Meine Mutter, früher Kinderärztin, litt in meinen Augen fast ihr ganzes Leben lang an einer Depression unterschiedlicher Ausprägung. Sie selbst hat eine solche immer abgestritten und jede Form von Behandlung abgelehnt. Sie hat bis zu ihrem 68. Lebensjahr praktiziert und nur schweren Herzens damit aufgehört, etwa 6 Monate später begann sie eine pathologische Angst vor Bakterien zu entwickeln und fasst seither z.B. keinen Einkaufswagen mehr ohne Handschuhe an.

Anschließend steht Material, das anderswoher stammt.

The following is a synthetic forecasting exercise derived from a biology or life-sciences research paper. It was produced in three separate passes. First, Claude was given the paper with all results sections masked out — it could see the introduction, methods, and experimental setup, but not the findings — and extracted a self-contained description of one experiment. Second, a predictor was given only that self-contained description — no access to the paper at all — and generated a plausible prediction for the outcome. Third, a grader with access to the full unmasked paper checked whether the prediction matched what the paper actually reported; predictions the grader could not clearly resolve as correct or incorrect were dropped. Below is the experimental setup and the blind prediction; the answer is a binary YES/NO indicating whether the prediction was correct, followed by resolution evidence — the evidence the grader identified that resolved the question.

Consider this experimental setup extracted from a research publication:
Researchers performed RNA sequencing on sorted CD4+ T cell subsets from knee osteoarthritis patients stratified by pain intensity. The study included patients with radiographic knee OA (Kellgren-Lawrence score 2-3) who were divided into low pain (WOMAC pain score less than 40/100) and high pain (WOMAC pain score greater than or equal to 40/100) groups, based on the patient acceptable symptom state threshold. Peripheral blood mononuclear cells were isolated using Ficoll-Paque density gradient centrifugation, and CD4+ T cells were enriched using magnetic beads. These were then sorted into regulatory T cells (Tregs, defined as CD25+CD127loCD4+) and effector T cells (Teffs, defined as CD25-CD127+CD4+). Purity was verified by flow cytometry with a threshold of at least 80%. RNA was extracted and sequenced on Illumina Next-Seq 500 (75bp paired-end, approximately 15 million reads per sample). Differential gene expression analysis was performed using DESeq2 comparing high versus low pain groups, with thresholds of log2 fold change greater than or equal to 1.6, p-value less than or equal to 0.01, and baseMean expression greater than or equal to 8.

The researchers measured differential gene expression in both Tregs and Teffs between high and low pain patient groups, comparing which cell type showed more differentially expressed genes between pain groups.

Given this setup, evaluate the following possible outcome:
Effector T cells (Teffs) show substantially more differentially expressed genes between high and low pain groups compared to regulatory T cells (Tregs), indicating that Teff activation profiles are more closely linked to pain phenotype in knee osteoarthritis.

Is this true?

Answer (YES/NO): NO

Körperlich ist sie fit bis auf eine Schilddrüsenüberfunktion (Entfernung der SD vor 3 Jahren). Wir haben guten und regelmäßigen familiären Kontakt und auch ihre sozialen Kontakte funktionieren sehr gut.

Hat jemand eine Idee, was dahinter stecken könnte?

Schöne Grüße,
Jule

Hat jemand eine Idee, was dahinter stecken könnte?

Schöne Grüße,
Jule

Jule, das ist beginnende Demenz. So ähnliche geht es mir mit einem Onkel. Es ist zum verzeifeln wenn Menschen die einem nahe stehen und über Jahrzehnte ein Vorbild waren, sich so verändern.

Hallo Jule,

eine Freundin von mir war lange in der Gerontopsychiatrie tätig und berichtete des öfteren von der von dir beschriebenen Symptomatik als Folge bzw. Nebenwirkung der Vergabe von Haloperidol.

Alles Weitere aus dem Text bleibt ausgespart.